Yes let's index the whole hdd. goodluck.
Anyway the idea behind the bit thing is that the minimal amount of memory that can be allocated is 1 byte, and a boolean is only 1 bit (0, 1). So when you are assigning a shitload of booleans you are wasting memory.
You want to store 8 booleans in 1 byte (1 byte is 8 bits.) and use a index for every boolean :). so BYTE << INDEX = BIT; :D
-
whats wrong with indexing? Indexing the whole thing wont take much memory.
And lets not get off topic, ill talk to you later about bit shit when i learn more.
*Faction is cranki today.:-P
-
I'm not turning this into a remote administration tool. And what would be the benefit of indexing the drive...?
-
If you index the c drive you can see what apps your victimes use, if you index the whole hdd you can see what sort files he keep, etc. Can lead to more and more info about your victimes.
AND I DIDNT tell you to turn your program into a remote adminstrator tool i just told you it was possible and i had uif same thought of using web space(but in a different way)
-
Hurf a durf
To see what programs he has installed there are better ways, like enumerating registry keys.
IE logs what files you open on your computer, so it's enough for now. Indexing everything on the drive is a time and resource consuming task.
-
A well organized web panel to upload/browse all the info gathered.
If it is just a stealer, ignore this, but form-grabbing (http://en.wikipedia.org/wiki/Form_grabbing) is cool.

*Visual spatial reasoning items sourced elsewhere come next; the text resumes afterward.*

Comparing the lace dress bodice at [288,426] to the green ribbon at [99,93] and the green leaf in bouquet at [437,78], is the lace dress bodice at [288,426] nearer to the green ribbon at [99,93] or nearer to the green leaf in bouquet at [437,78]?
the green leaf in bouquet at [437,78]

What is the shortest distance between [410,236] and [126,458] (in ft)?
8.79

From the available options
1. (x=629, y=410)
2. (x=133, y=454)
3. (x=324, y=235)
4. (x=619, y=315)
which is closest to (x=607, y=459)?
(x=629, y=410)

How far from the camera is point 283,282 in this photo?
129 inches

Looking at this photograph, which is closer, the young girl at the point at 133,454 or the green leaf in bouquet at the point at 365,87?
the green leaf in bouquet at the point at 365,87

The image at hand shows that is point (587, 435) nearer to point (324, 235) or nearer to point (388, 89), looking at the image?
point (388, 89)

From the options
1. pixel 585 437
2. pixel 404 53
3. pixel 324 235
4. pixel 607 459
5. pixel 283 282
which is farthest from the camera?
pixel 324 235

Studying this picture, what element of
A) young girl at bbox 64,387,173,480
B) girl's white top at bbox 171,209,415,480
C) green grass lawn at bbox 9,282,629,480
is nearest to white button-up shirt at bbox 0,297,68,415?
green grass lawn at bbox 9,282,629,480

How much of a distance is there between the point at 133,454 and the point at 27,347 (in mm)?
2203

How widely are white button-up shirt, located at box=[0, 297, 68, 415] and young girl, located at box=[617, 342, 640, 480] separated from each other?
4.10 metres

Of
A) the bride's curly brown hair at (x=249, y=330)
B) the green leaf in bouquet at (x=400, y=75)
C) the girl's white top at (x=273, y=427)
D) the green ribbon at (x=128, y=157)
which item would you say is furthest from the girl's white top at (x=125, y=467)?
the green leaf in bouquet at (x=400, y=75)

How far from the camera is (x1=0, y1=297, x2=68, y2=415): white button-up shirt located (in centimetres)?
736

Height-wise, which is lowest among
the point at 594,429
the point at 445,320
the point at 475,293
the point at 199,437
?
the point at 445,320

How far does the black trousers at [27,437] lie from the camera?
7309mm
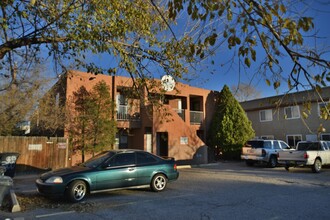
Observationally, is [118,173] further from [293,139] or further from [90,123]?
[293,139]

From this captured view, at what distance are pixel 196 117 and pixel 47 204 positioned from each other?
780 inches

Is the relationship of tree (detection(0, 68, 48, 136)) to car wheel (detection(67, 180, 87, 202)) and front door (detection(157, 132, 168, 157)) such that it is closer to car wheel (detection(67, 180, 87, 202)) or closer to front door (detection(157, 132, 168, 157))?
front door (detection(157, 132, 168, 157))

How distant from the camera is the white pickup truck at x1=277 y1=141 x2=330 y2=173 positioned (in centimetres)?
1738

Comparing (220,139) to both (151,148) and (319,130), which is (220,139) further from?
(319,130)

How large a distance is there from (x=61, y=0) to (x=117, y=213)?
579cm

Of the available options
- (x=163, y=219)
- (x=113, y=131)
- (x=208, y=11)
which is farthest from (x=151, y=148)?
(x=208, y=11)

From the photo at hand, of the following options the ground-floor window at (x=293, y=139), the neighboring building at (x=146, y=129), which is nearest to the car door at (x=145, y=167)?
the neighboring building at (x=146, y=129)

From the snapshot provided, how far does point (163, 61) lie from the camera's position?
9375mm

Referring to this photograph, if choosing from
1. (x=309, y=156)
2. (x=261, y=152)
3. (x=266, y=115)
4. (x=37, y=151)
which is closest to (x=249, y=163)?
(x=261, y=152)

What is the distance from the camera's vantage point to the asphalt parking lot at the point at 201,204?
756 centimetres

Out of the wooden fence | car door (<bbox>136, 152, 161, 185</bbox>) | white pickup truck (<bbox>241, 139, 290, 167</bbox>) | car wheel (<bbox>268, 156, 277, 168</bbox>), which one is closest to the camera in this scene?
car door (<bbox>136, 152, 161, 185</bbox>)

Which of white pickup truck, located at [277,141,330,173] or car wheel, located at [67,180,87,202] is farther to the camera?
white pickup truck, located at [277,141,330,173]

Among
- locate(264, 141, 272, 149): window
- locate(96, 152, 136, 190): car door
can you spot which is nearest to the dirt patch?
locate(96, 152, 136, 190): car door

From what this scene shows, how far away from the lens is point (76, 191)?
30.6 feet
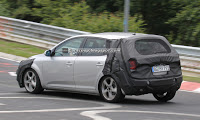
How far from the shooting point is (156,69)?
8531 millimetres

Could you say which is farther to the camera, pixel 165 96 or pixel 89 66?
pixel 165 96

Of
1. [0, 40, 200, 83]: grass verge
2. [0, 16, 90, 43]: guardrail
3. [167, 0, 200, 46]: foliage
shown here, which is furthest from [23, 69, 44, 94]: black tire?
[167, 0, 200, 46]: foliage

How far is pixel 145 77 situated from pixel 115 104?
32.2 inches

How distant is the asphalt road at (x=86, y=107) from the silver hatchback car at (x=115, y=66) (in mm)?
298

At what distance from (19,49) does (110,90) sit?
35.3 feet

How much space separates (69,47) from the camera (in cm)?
962

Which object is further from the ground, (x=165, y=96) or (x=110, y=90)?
(x=110, y=90)

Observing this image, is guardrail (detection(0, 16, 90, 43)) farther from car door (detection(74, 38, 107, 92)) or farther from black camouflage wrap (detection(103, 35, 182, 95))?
black camouflage wrap (detection(103, 35, 182, 95))

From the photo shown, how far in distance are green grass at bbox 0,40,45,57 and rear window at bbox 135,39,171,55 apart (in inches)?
365

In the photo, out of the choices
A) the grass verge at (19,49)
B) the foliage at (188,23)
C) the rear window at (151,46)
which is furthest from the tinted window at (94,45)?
the foliage at (188,23)

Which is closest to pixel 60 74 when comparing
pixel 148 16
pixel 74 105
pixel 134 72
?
pixel 74 105

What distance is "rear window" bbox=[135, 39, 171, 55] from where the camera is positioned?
28.2 ft

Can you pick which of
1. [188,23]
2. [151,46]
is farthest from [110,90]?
[188,23]

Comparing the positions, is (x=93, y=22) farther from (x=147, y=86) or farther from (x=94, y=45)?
(x=147, y=86)
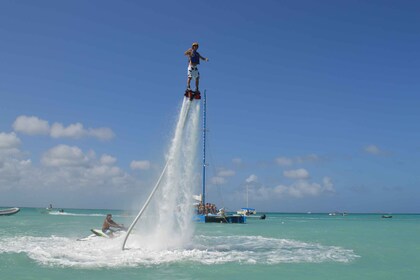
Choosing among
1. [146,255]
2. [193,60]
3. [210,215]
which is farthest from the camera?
[210,215]

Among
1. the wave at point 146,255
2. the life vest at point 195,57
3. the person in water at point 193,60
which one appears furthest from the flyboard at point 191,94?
the wave at point 146,255

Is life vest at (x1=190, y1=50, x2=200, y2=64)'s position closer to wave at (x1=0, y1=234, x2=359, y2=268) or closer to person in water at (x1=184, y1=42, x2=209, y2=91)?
person in water at (x1=184, y1=42, x2=209, y2=91)

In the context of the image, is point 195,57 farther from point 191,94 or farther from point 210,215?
point 210,215

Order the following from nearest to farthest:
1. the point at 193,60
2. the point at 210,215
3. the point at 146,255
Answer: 1. the point at 193,60
2. the point at 146,255
3. the point at 210,215

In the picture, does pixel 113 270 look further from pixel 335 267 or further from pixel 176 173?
pixel 335 267

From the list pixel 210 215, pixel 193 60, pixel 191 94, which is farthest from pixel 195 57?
pixel 210 215

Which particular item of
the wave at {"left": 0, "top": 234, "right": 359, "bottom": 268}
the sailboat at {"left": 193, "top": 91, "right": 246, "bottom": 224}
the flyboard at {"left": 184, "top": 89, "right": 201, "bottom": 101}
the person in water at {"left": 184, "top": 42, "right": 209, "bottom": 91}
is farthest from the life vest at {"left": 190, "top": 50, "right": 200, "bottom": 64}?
the sailboat at {"left": 193, "top": 91, "right": 246, "bottom": 224}

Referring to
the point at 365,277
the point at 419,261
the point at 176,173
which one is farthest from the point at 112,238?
the point at 419,261

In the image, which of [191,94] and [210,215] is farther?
[210,215]

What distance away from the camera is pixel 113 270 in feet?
63.4

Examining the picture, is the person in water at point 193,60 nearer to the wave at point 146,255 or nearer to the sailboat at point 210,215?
the wave at point 146,255

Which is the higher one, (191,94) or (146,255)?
(191,94)

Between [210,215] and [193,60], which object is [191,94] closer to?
[193,60]

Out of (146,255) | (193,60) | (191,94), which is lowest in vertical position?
(146,255)
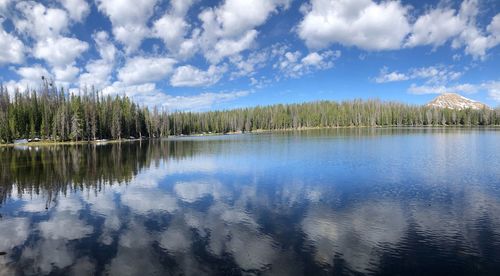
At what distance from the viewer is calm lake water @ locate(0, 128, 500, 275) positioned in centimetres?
1361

Windows licenses / other software licenses (AV...)
-
An easy way to propagate the binary 'd be to run it on win startup, do checks on pre-determined interval for removable drives. If the drive has FAT32, copy self.
When attached to a machine later, there has to be any kind of misleading (like, say with icon of a folder, unless extensions are shown) so the user clicks to open it and the binary in turn copies itself to that machine and executes. With w7, I guess autorun is a bit more harder than previous versions.
Actually, that's what I did with my spybot in autoit.
-
An easy way to propagate the binary 'd be to run it on win startup, do checks on pre-determined interval for removable drives. If the drive has FAT32, copy self.
When attached to a machine later, there has to be any kind of misleading (like, say with icon of a folder, unless extensions are shown) so the user clicks to open it and the binary in turn copies itself to that machine and executes. With w7, I guess autorun is a bit more harder than previous versions.
Actually, that's what I did with my spybot in autoit.
You will get your mall-ware above the radar pretty quickly if you do that. I will always suggest to find your own tricks and do not use existing binders/crypters because av's can find them suspicious because they use known binder and wanna be fud methods and upload them to a av server and when your code is reversed and in the av pattern databases you can wave goodbye to being totally fud.
-
For an idea, maybe the malware should also be able to run new own code that its user can insert and change later. This will carter for those wanting it to be a RAT or add anymore capabilities to it rather than the pre-defined rules by its coder.